--- START ---

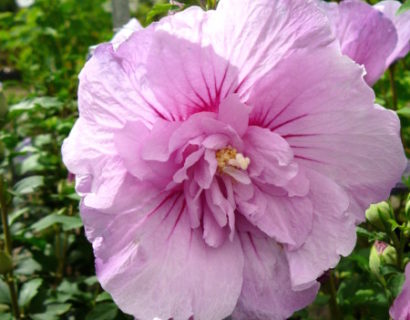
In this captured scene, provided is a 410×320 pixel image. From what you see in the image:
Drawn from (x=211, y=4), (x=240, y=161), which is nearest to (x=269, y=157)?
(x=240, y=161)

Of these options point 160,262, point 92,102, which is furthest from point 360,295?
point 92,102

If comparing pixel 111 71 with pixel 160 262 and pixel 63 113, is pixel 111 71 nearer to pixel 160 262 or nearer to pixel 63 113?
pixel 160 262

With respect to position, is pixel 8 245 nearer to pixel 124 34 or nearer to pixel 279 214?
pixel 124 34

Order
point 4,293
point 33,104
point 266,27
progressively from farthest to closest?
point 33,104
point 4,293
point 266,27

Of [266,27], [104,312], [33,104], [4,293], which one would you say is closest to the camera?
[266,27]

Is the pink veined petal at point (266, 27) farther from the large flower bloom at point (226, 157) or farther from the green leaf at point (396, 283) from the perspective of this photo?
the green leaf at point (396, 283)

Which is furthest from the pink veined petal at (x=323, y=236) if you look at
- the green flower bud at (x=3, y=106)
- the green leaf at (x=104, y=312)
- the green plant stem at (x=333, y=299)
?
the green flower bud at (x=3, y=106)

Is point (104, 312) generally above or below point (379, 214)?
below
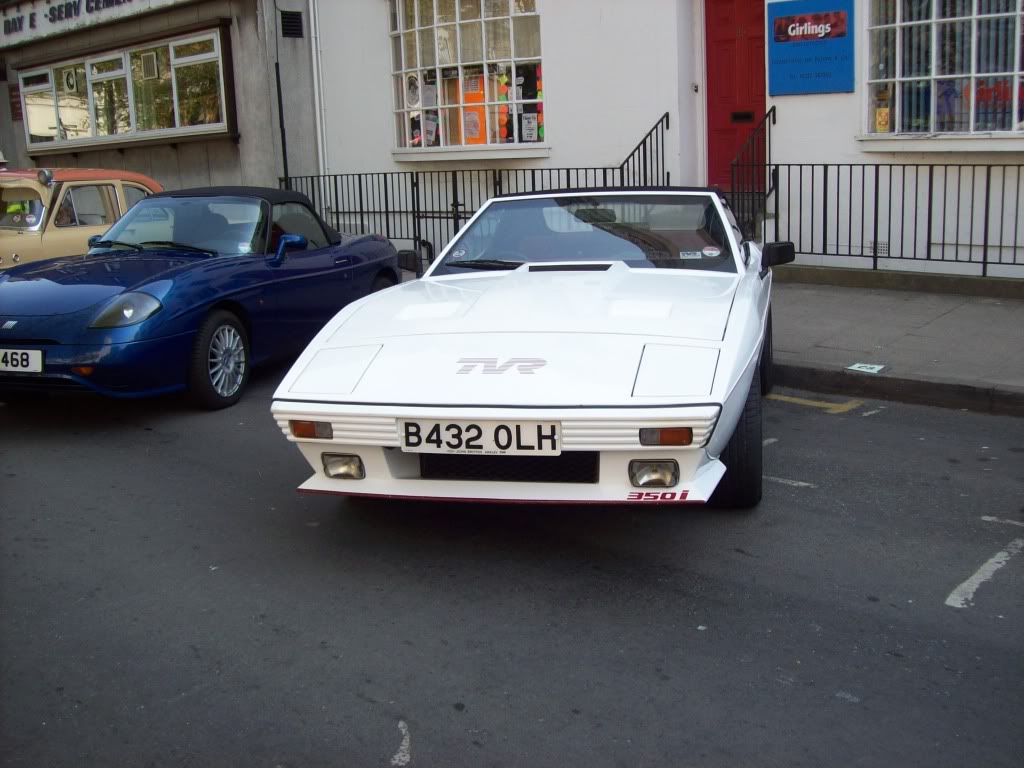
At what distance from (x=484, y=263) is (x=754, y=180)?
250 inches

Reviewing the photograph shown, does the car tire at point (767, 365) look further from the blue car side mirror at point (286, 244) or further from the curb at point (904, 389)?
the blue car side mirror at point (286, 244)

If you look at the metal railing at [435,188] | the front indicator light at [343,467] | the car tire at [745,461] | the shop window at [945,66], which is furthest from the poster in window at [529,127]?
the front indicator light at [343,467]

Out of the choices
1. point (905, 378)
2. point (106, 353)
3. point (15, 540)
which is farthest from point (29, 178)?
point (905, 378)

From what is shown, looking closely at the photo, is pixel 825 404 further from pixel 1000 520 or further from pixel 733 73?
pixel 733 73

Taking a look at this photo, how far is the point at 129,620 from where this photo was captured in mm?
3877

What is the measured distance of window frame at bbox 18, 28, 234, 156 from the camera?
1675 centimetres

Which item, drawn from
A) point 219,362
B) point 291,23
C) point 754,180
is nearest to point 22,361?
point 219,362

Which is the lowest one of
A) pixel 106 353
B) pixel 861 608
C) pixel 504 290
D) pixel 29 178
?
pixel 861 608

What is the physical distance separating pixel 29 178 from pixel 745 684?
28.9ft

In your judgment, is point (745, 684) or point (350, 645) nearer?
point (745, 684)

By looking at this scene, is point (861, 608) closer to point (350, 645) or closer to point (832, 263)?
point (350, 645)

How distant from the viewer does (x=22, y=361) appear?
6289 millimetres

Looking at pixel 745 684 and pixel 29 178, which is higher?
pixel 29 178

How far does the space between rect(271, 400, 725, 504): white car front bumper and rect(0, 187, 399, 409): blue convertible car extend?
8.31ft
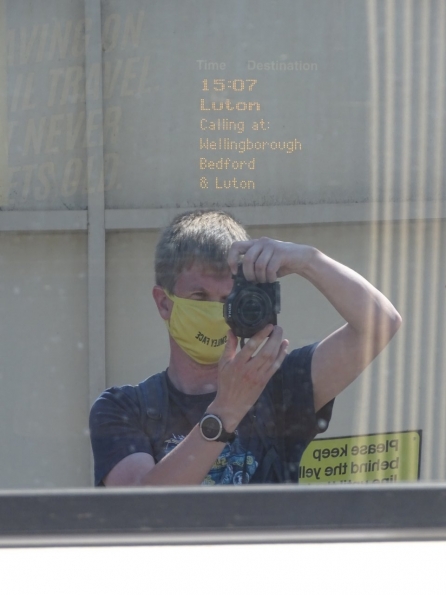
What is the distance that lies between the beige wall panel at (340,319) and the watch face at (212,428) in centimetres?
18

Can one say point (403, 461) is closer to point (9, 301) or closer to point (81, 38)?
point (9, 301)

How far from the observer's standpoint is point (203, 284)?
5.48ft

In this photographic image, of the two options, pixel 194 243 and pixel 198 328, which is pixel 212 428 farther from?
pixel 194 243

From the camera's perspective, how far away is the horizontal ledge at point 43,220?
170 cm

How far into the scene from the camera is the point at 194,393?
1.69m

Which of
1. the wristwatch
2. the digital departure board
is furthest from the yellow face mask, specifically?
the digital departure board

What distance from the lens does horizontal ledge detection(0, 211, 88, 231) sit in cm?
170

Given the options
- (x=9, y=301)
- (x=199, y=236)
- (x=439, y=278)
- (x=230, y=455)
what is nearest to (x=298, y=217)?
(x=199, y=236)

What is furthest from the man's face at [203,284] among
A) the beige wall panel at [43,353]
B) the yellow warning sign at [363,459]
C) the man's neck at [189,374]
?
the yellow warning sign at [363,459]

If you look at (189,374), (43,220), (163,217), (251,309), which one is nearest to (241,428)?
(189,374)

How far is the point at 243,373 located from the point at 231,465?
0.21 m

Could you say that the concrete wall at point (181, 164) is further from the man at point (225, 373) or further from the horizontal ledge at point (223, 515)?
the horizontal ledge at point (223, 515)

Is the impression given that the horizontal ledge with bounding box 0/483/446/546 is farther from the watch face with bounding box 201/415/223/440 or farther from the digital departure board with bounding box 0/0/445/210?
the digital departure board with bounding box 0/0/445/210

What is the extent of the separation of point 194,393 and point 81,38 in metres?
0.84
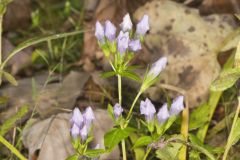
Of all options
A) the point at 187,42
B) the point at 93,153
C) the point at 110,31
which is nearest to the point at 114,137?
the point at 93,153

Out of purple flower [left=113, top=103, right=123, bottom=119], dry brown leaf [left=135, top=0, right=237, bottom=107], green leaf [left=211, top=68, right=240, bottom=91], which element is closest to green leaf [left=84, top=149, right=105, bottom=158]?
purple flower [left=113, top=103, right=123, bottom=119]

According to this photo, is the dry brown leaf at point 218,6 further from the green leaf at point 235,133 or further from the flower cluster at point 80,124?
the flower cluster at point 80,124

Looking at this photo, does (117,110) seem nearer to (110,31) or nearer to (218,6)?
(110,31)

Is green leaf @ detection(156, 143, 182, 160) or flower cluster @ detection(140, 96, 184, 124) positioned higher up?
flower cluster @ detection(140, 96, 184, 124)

--- END ---
--- START ---

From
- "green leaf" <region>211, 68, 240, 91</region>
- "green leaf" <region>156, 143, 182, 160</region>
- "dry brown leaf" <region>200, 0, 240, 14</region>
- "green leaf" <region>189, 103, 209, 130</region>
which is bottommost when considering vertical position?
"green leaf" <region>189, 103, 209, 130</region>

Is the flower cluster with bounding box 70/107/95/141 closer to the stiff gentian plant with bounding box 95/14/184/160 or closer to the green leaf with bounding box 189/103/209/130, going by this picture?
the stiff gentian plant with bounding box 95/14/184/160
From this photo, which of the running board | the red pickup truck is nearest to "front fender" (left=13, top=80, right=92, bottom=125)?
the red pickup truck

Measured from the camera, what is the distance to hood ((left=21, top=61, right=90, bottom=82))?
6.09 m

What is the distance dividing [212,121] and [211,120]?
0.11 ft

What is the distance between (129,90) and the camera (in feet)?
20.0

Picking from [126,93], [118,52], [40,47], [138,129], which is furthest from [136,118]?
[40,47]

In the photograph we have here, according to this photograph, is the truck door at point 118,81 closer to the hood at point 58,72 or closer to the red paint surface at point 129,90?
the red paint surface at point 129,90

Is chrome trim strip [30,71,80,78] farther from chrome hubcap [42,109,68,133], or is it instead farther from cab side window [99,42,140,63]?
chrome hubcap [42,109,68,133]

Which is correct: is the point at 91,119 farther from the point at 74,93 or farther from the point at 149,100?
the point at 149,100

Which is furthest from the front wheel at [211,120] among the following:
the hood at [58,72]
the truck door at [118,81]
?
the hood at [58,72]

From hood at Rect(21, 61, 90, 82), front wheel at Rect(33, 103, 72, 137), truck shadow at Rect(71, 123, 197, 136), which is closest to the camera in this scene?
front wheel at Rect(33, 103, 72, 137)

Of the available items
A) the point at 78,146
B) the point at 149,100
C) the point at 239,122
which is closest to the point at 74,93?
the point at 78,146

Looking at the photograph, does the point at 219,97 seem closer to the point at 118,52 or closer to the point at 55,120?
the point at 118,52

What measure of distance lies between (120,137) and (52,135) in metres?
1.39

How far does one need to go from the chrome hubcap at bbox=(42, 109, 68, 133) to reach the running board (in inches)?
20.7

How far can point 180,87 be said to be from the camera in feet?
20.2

--- END ---

The task: Count the lines in the records above that contain the string "lies" with matching case, and give only the number.

Result of this exercise: 2